### Exercise directions:
With pictures omitted, transcribe exactly the lines from the one containing "Photo 4 from" to the end of the records below.

### Material to process:
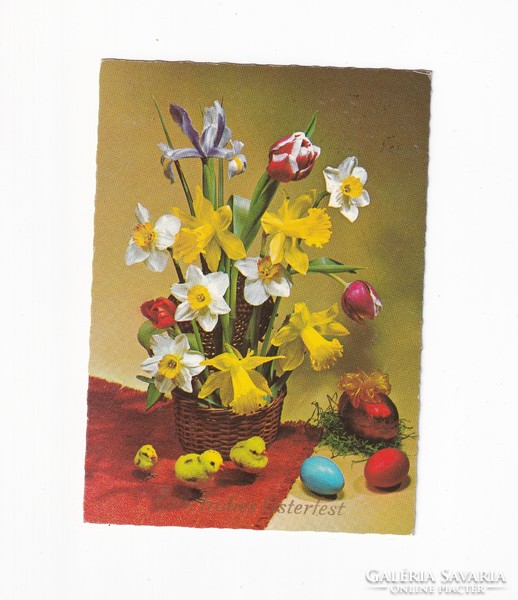H:13 Easter greeting card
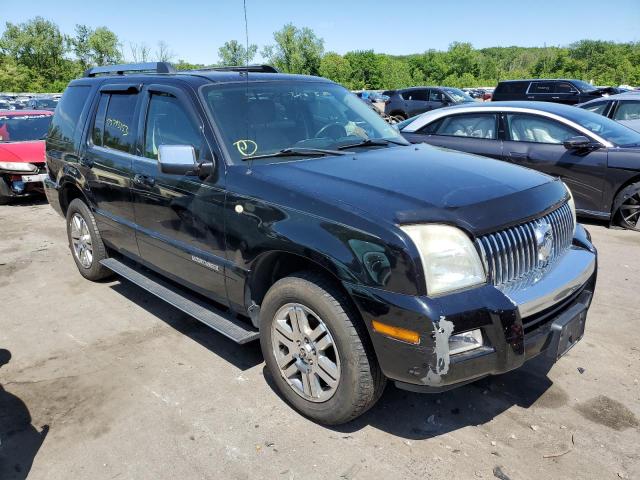 Photo 4 from auction – 2008 MERCURY MOUNTAINER with VIN 4M2EU48E58UJ03186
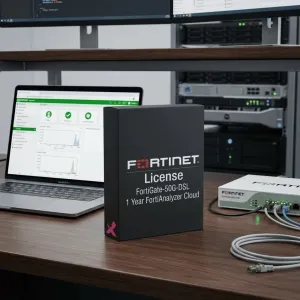FortiGate-50G-DSL – FortiAnalyzer Cloud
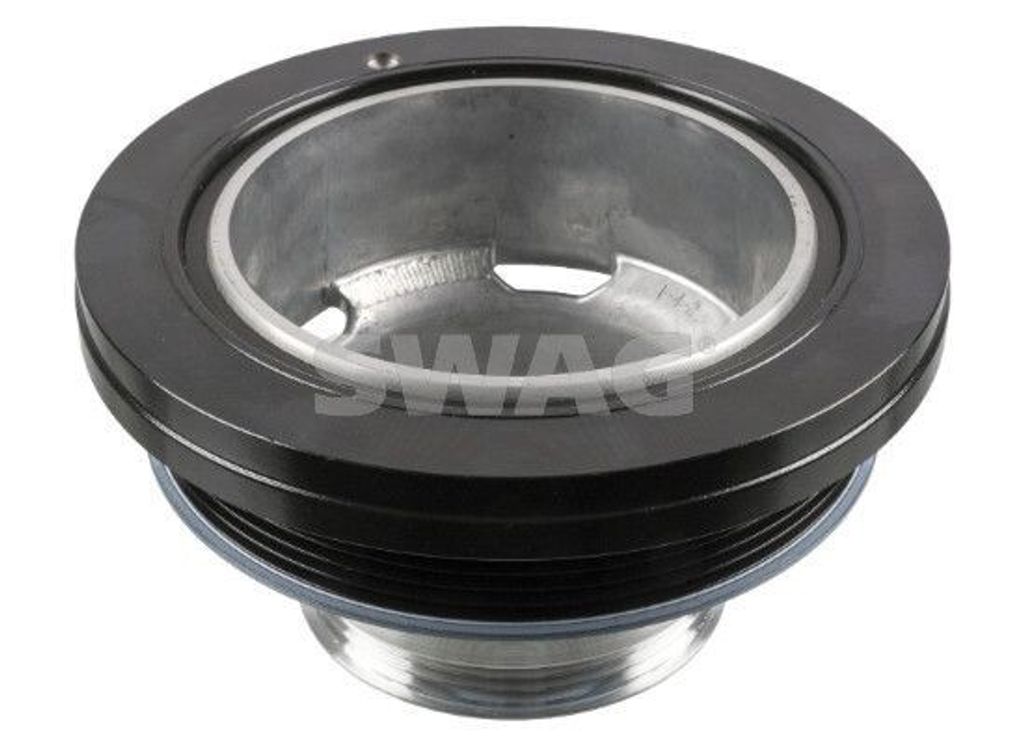 SWAG 33 10 7545 Riemenscheibe Kurbelwelle für OPEL Crossland X (P17) 170mm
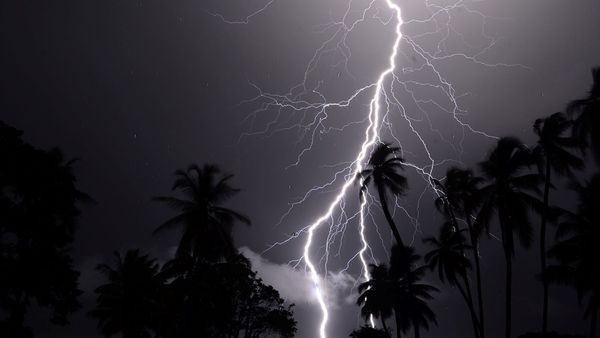 Geo-Reportage - Venezuela - Die Blitze von Catatumbo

### Answer to the problem:
 Photo 4 from auction – 2008 MERCURY MOUNTAINER with VIN 4M2EU48E58UJ03186
FortiGate-50G-DSL – FortiAnalyzer Cloud
 SWAG 33 10 7545 Riemenscheibe Kurbelwelle für OPEL Crossland X (P17) 170mm
 Geo-Reportage - Venezuela - Die Blitze von Catatumbo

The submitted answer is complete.